Have you ever faced denials when you filed a claim for repeat services that were provided to a patient in a single day? If yes, then chances are that you didn’t use modifier 76 or used it incorrectly. This two-digit code is one of the most used modifiers in medical billing. Yet, many billers make mistakes while using it in their claims.
That’s why we have created this guide to help you understand what exactly the 76 modifier is and how to use it practically in your claims. Sounds interesting? Let’s start.
Modifier 76 – Description
Modifier 76 is defined as:
“A repeat procedure or service, on the same day, by the same physician or other qualified healthcare professional.”
Many times, billers mistakenly bill duplicate procedures. Modifier 76 helps prevent that. The whole purpose of this modifier is to distinguish between duplicate billing and genuinely repeated services. You might ask how? Well, when the insurance payers receive multiple claims from you for the same procedures that were performed on the same day, they might flag them as duplicates. However, when this modifier is applied to your claims, it clears the confusion.
When you append modifier 76 to your claims, it tells the payers that the repeat service was legitimate due to medical reasons. Usually, this modifier is appended to procedures and services that cannot be billed quantitatively, meaning services where you cannot simply increase the units field to indicate multiple performances.
An important point to note is that 76 is considered an “informational only” modifier. It means that it only provides information about the circumstances in which a service was delivered and does not affect the reimbursement amount. Additionally, billers must specify the exact time each procedure was performed and provide detailed documentation that justifies the need for repeated service.
Modifier 76 – Usage Examples
The following are a couple of real-world scenarios in which modifier 76 can be used:
Diagnostic Imaging
Suppose that a patient comes to the emergency room in a panic. He tells the attending physician in the ER that he has been feeling severe chest pain for several hours. He also tells the physician that the pain started 2 months ago as a mild sting. However, it has now suddenly become too much to bear. The physician realizes that the symptoms do not match simple heartburn. So, he orders a chest X-ray. The X-ray is performed at 10:00 AM and interpreted by the physician. The results show concerning signs.
However, the patient’s condition worsens throughout the day. So, at 4:30 PM, the physician orders another X-ray to evaluate how fast the disease is progressing. He also interprets the second set of images. In this scenario, the billing department can bill the repeated services in the following way:
Line 1: CPT 71020-26 (Professional component) – Units: 1
Line 2: CPT 71020-26-76 (Professional component with modifier 76) – Units: 1
EKG Interpretation
Let’s consider another example. Suppose a patient with suspected cardiac issues receives an EKG at 8:00 AM (CPT 93010), which shows abnormal findings. Due to ongoing symptoms and clinical concerns, the physician orders a second EKG at 2:00 PM to monitor the patient’s cardiac status. The same physician interprets both EKGs.
Similar to the first scenario, the billing department can bill the EKGs in the following way:
Line 1: CPT 93010 – Units: 1
Line 2: CPT 93010-76 – Units: 1
When to Use Modifier 76?
Modifier 76 is only used when specific criteria are met.
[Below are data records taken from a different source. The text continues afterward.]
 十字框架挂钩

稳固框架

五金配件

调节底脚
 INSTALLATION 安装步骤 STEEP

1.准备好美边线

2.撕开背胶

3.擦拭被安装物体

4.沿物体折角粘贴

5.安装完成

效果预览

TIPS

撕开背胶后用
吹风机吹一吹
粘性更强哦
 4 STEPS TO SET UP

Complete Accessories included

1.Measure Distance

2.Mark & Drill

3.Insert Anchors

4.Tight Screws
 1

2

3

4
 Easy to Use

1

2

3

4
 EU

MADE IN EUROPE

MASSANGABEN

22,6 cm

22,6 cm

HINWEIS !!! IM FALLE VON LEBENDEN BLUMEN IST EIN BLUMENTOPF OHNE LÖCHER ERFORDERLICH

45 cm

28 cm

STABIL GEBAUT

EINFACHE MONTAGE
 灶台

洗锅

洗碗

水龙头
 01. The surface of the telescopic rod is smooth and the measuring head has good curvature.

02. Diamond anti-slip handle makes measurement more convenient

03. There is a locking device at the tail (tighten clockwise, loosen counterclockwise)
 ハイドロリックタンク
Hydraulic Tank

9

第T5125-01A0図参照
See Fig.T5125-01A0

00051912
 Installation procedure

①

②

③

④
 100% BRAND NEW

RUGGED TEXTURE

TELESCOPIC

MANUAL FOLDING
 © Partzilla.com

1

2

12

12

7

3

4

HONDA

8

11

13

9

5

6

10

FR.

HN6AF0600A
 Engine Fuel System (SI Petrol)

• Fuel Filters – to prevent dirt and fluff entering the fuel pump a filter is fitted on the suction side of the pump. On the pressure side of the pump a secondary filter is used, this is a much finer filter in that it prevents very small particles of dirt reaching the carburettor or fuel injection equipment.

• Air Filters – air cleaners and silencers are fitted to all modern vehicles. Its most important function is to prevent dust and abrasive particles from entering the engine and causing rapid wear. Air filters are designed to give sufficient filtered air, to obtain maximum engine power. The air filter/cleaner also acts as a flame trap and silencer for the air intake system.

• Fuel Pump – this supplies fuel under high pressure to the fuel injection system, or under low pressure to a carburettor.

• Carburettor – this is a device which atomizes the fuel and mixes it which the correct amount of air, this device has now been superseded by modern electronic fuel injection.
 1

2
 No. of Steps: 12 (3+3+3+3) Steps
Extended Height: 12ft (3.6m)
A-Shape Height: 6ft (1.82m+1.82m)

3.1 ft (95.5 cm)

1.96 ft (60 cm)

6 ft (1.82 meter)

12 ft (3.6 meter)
For 76 to be valid, the following requirements must be fulfilled:
- The same physician or qualified healthcare professional performs both the original and repeat services.
- Performed on the same date of service.
- Services performed on/for the same patient.
- Medical necessity is documented.
- Procedure codes that cannot be billed quantitatively.
- Clinical rationale supports repetition.
When Not to Use Modifier 76?
Different insurance payers have varying limitations for modifier 76. Always confirm a payer’s limitations before submitting claims. The following are some general situations in which 76 is not applicable:
- A different provider performed the repeat procedure.
- Should not be used for Evaluation and Management (E/M) codes (99202-99499).
- 76 should not be used for repeated diagnostic laboratory tests.
- Staged or planned procedures.
- Unplanned return to the operating room.
- Quality control or equipment failure repeats.
- Should not be used for ambulance transport codes.
Final Thoughts on Modifier 76
We tried to cover all the essential aspects of modifier 76 in this guide. So now, let’s do a quick recap of the vital points.
- The 76 modifier is used to indicate repeat procedures by the same provider on the same date.
- The modifier must always be supported with comprehensive documentation that justifies the medical necessity of the repeated service.
FAQs
What is the difference between modifier 76 and 59?
Modifier 59 indicates that procedures performed on the same day are distinct and separate from each other. In contrast, 76 indicates that the same provider repeated the procedure due to clinical necessity.
What is the CMS guideline for modifier 76?
CMS guidelines for this modifier are outlined in the Medicare Claims Processing Manual, Chapter 4, Section 20.6.5. According to these guidelines, this modifier should only be used to indicate a repeat procedure by the same provider. The repeated procedure must be performed in a separate session on the same day.
Does modifier 76 affect reimbursement?
No, this modifier does not affect reimbursement rates. Medicare and most other payers consider 76 to be informational only.